---------- Dati del dataset
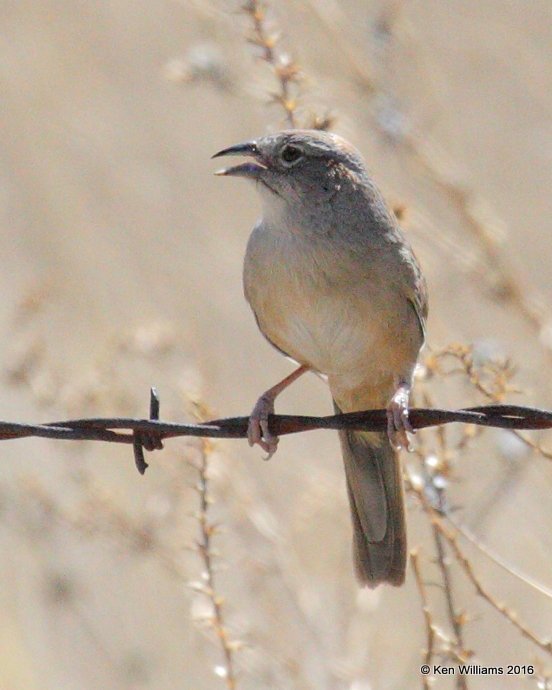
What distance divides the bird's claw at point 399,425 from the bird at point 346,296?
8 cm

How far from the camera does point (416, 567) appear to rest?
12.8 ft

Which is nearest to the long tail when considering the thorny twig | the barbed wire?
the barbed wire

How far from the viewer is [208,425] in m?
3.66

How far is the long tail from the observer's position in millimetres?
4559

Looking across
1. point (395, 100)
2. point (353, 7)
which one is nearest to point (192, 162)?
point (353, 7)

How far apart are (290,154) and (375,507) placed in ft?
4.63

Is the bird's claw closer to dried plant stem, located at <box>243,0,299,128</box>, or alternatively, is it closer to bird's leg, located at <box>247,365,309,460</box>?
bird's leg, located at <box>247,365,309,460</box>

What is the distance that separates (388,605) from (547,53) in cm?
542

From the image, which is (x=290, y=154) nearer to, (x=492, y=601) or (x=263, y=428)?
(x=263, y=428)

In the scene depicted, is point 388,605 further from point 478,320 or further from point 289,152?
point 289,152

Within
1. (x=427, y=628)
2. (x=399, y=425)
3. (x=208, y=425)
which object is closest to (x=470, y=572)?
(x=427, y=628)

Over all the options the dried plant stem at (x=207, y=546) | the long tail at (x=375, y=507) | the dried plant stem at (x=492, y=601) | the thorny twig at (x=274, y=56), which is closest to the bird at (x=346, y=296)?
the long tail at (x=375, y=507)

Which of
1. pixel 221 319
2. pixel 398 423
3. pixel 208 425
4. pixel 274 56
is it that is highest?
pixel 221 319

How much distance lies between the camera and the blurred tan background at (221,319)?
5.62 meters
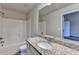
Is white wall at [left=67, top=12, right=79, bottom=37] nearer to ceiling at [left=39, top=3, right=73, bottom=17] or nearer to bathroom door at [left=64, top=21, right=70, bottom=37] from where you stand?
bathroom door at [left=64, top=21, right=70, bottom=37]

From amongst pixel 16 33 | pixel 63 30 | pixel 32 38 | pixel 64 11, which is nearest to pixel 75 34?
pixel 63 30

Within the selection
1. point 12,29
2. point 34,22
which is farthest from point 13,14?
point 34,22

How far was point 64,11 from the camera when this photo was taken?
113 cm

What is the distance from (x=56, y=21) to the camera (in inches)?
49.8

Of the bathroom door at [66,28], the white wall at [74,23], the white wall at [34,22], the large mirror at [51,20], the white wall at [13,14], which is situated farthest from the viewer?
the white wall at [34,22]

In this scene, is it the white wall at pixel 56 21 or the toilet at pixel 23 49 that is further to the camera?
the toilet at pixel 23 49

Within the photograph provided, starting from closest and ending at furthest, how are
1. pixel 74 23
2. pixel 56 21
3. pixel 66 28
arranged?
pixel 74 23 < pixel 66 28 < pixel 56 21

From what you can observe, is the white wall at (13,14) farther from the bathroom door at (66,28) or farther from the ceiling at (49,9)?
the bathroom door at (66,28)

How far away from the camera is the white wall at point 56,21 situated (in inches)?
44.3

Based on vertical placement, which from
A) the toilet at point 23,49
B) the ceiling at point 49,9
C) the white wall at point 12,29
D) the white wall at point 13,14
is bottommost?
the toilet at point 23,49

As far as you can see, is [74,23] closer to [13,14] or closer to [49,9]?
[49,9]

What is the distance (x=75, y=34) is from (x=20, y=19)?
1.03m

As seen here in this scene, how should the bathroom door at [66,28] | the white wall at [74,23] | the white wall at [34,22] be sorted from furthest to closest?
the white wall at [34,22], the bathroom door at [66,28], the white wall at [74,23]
--------------------
* _Cosa serve_: Restituisci tutti i dati qui sopra riga per riga, senza cambiare nulla, ma lasciando fuori le immagini.

* _Risposta all'esercizio_:
What distance divides the bird's claw at point 399,425 from the bird at point 346,296?
8 cm

How far from the camera does point (416, 567) appear to rest?
12.8 ft

Which is nearest to the long tail when considering the thorny twig | the barbed wire?
the barbed wire

How far from the viewer is [208,425] in m?
3.66

How far is the long tail from the observer's position in millimetres?
4559

Looking across
1. point (395, 100)
2. point (353, 7)
which one is nearest to point (192, 162)?
point (353, 7)

How far apart are (290,154) and (375,507) placed in ft?
4.63

Is the bird's claw closer to dried plant stem, located at <box>243,0,299,128</box>, or alternatively, is it closer to bird's leg, located at <box>247,365,309,460</box>?
bird's leg, located at <box>247,365,309,460</box>

What is the distance that separates (388,605) from (547,53) in cm?
542

From the image, which is (x=290, y=154) nearer to, (x=492, y=601) or (x=263, y=428)?
(x=263, y=428)

In the scene depicted, is point 388,605 further from point 478,320 or further from point 289,152?
point 289,152

Within
1. (x=427, y=628)
2. (x=399, y=425)
3. (x=208, y=425)
which object is closest to (x=470, y=572)?
(x=427, y=628)

Over all the options the dried plant stem at (x=207, y=546) | the long tail at (x=375, y=507) | the dried plant stem at (x=492, y=601) | the thorny twig at (x=274, y=56), which is closest to the bird at (x=346, y=296)?
the long tail at (x=375, y=507)

Which of
1. pixel 221 319
2. pixel 398 423
3. pixel 208 425
4. pixel 274 56
is it that is highest?
pixel 221 319

How much distance lies between the camera and the blurred tan background at (221,319)?
5.62 meters
Is white wall at [left=67, top=12, right=79, bottom=37] nearer to ceiling at [left=39, top=3, right=73, bottom=17] or nearer to bathroom door at [left=64, top=21, right=70, bottom=37] from where you stand?
bathroom door at [left=64, top=21, right=70, bottom=37]

From amongst pixel 16 33 | pixel 63 30 | pixel 32 38 | pixel 64 11, which is nearest to pixel 75 34?
pixel 63 30

Within the selection
1. point 12,29
2. point 34,22
which is farthest from point 13,14?
point 34,22

How far was point 64,11 from the camera when this photo was taken?
113 cm

What is the distance from (x=56, y=21) to the camera (in inches)?
49.8

Of the bathroom door at [66,28], the white wall at [74,23], the white wall at [34,22], the large mirror at [51,20], the white wall at [13,14], which is situated farthest from the viewer?
the white wall at [34,22]

In this scene, is it the white wall at pixel 56 21 or the toilet at pixel 23 49 that is further to the camera?
the toilet at pixel 23 49

Within the photograph provided, starting from closest and ending at furthest, how are
1. pixel 74 23
2. pixel 56 21
3. pixel 66 28
arranged?
pixel 74 23 < pixel 66 28 < pixel 56 21

From what you can observe, is the white wall at (13,14) farther from the bathroom door at (66,28) or farther from the ceiling at (49,9)?
the bathroom door at (66,28)

How far away from the camera is the white wall at point 56,21 situated (in inches)?
44.3

Based on vertical placement, which from
A) the toilet at point 23,49
B) the ceiling at point 49,9
C) the white wall at point 12,29
D) the white wall at point 13,14
is bottommost?
the toilet at point 23,49

As far as you can see, is [74,23] closer to [13,14] or closer to [49,9]?
[49,9]

What is the distance (x=75, y=34) is from (x=20, y=19)?
1.03m

As seen here in this scene, how should the bathroom door at [66,28] | the white wall at [74,23] | the white wall at [34,22] be sorted from furthest to closest?
the white wall at [34,22], the bathroom door at [66,28], the white wall at [74,23]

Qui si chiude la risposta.